> _Raw records_

--

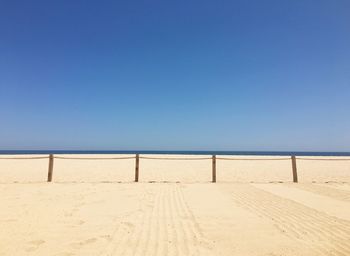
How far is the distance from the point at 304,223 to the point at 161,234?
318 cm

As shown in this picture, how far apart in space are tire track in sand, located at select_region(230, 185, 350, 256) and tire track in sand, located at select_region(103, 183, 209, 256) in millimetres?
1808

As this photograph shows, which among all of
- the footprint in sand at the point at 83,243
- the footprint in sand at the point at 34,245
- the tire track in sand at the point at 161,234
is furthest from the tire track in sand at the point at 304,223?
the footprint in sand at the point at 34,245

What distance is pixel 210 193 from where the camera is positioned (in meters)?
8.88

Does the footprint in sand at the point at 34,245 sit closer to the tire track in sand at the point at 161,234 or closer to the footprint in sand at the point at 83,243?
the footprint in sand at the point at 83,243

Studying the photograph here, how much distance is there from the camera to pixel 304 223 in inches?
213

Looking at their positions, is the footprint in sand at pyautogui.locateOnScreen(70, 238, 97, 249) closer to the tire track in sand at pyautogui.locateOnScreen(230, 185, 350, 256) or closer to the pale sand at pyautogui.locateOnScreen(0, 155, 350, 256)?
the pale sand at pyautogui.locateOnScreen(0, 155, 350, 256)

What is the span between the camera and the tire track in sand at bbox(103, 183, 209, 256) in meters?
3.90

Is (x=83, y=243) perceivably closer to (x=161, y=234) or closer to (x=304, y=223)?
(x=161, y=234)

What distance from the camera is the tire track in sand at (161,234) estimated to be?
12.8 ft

--

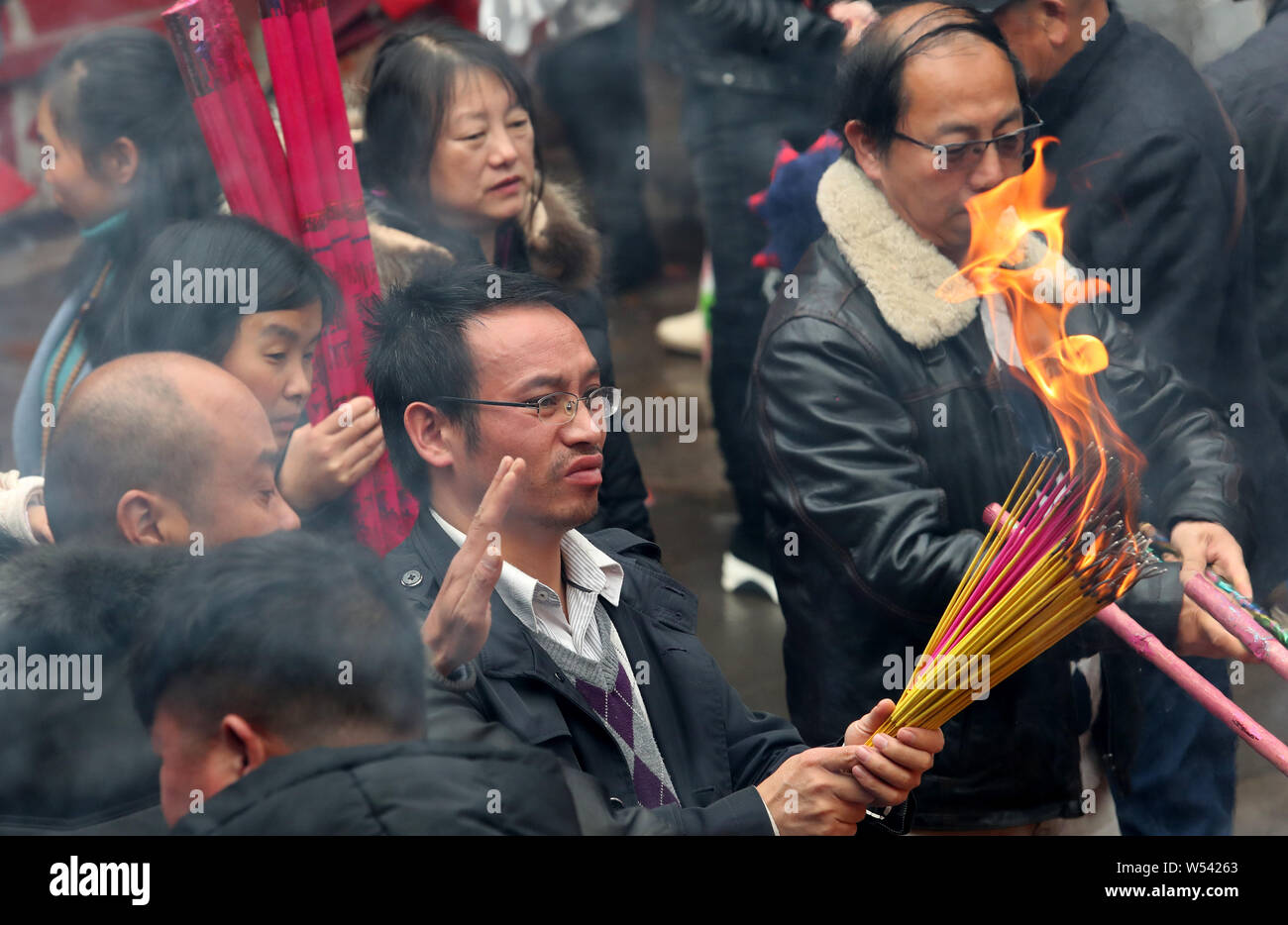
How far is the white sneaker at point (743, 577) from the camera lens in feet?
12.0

--

Pull out every line in the records that contains the string "from", treating uppercase and lowercase letters as different.

How far is the distance from the point at 304,223 to the point at 161,234?
is furthest from the tire track in sand at the point at 304,223?
What distance is pixel 210 193 from where the camera is positioned (in meters)?
Studying the photograph here, how much distance is there from the camera to pixel 304 223 in inches?
What distance from the camera is the tire track in sand at (161,234) estimated to be?
How far is the white sneaker at point (743, 577) from the camera lens in feet?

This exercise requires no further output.